Source records
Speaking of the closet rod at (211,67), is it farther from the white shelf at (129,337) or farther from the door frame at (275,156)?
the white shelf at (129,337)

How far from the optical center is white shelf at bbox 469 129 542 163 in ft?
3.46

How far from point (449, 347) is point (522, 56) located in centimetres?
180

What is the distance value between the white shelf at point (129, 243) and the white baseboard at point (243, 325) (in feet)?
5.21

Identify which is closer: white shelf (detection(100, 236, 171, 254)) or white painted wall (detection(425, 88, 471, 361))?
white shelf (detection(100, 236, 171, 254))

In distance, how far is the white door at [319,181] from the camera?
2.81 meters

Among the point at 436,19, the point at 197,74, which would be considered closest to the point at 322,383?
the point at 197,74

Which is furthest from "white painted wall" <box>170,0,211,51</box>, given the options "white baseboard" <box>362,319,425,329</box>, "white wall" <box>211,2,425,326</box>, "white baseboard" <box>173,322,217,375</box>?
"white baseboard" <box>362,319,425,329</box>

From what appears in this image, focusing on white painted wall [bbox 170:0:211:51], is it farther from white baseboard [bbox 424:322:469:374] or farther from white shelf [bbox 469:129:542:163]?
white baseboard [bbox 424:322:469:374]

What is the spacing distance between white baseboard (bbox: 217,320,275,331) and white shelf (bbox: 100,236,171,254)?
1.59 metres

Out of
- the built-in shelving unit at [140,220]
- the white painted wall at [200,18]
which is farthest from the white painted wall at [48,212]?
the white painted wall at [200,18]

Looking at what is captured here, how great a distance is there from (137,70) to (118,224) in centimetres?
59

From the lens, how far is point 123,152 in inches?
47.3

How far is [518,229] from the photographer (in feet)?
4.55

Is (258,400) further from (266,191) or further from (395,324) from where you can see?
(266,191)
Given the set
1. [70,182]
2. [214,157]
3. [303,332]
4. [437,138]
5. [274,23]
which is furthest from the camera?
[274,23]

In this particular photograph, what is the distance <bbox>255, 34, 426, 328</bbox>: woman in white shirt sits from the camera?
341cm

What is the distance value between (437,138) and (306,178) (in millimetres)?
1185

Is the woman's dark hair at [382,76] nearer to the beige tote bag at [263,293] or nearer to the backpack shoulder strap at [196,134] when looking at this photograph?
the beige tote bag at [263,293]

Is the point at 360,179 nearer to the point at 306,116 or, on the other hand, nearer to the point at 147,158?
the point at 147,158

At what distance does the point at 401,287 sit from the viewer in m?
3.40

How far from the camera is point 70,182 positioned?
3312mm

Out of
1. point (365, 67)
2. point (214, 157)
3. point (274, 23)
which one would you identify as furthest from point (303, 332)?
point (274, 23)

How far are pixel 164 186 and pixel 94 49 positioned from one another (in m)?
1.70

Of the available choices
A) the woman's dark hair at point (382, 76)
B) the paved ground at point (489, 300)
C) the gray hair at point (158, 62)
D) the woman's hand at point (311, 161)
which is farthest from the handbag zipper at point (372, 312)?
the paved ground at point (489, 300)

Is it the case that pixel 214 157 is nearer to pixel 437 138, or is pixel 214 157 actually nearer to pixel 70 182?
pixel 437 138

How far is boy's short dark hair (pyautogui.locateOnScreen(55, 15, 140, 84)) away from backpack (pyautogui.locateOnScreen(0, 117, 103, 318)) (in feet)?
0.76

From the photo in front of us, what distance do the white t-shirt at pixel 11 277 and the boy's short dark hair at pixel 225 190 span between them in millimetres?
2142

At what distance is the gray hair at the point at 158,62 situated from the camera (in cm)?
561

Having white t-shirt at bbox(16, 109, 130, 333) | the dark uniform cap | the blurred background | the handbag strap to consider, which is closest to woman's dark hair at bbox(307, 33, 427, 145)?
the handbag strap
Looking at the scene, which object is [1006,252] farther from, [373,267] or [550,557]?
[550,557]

Goal
Give back all the records exactly as they stand.

Written answer
Speaking of the closet rod at (211,67), is it farther from the white shelf at (129,337) or farther from the door frame at (275,156)?
the white shelf at (129,337)

How far from the optical center is white shelf at bbox 469 129 542 163 in ft?
3.46

How far from point (449, 347) is point (522, 56) located in centimetres?
180

What is the distance value between the white shelf at point (129, 243) and the white baseboard at point (243, 325) (in feet)?
5.21

Identify which is closer: white shelf (detection(100, 236, 171, 254)) or white painted wall (detection(425, 88, 471, 361))?
white shelf (detection(100, 236, 171, 254))

In distance, how far is the white door at [319,181] from the camera?
2.81 meters

Among the point at 436,19, the point at 197,74, which would be considered closest to the point at 322,383?
the point at 197,74

Which is furthest from "white painted wall" <box>170,0,211,51</box>, given the options "white baseboard" <box>362,319,425,329</box>, "white wall" <box>211,2,425,326</box>, "white baseboard" <box>173,322,217,375</box>?
"white baseboard" <box>362,319,425,329</box>

From what appears in this image, focusing on white painted wall [bbox 170:0:211:51], is it farther from white baseboard [bbox 424:322:469:374] or farther from white shelf [bbox 469:129:542:163]?
white baseboard [bbox 424:322:469:374]

What is the spacing distance between white baseboard (bbox: 217,320,275,331) and white shelf (bbox: 100,236,171,254)?
1.59 metres

Out of
- the built-in shelving unit at [140,220]
- the white painted wall at [200,18]
which is farthest from the white painted wall at [48,212]?
the white painted wall at [200,18]

Looking at what is captured here, how great a distance is there from (137,70) to (118,224) in centimetres?
59

From the lens, how far is point 123,152 in inches?
47.3

How far is [518,229] from the photographer (in feet)?
4.55

Is (258,400) further from (266,191) or further from (395,324) from where you can see?
(266,191)
Given the set
1. [70,182]
2. [214,157]
3. [303,332]
4. [437,138]
5. [274,23]
which is furthest from the camera?
[274,23]

In this particular photograph, what is the distance <bbox>255, 34, 426, 328</bbox>: woman in white shirt sits from the camera?
341cm

What is the distance value between (437,138) and (306,178) (in millimetres)?
1185

Is the woman's dark hair at [382,76] nearer to the beige tote bag at [263,293] or nearer to the backpack shoulder strap at [196,134] when looking at this photograph?
the beige tote bag at [263,293]

Is the point at 360,179 nearer to the point at 306,116 or, on the other hand, nearer to the point at 147,158?
the point at 147,158

At what distance does the point at 401,287 sit from the viewer in m?
3.40

How far from the camera is point 70,182 positioned?
3312mm

Out of
1. point (365, 67)
2. point (214, 157)
3. point (274, 23)
which one would you identify as furthest from point (303, 332)?
point (274, 23)

How far are pixel 164 186 and pixel 94 49 positioned from one another (in m)?
1.70

Of the available choices
A) the woman's dark hair at point (382, 76)
B) the paved ground at point (489, 300)
C) the gray hair at point (158, 62)
D) the woman's hand at point (311, 161)
which is farthest from the handbag zipper at point (372, 312)?
the paved ground at point (489, 300)

Is it the case that pixel 214 157 is nearer to pixel 437 138, or is pixel 214 157 actually nearer to pixel 70 182?
pixel 437 138

How far is boy's short dark hair (pyautogui.locateOnScreen(55, 15, 140, 84)) away from backpack (pyautogui.locateOnScreen(0, 117, 103, 318)) (in feet)?
0.76

From the photo in front of us, what distance do the white t-shirt at pixel 11 277 and the boy's short dark hair at pixel 225 190 span between them in millimetres?
2142

At what distance is the gray hair at the point at 158,62 situated from the camera (in cm)?
561

Having white t-shirt at bbox(16, 109, 130, 333) | the dark uniform cap | the blurred background | the handbag strap to consider, which is closest to woman's dark hair at bbox(307, 33, 427, 145)?
the handbag strap
Looking at the scene, which object is [1006,252] farther from, [373,267] or [550,557]?
[550,557]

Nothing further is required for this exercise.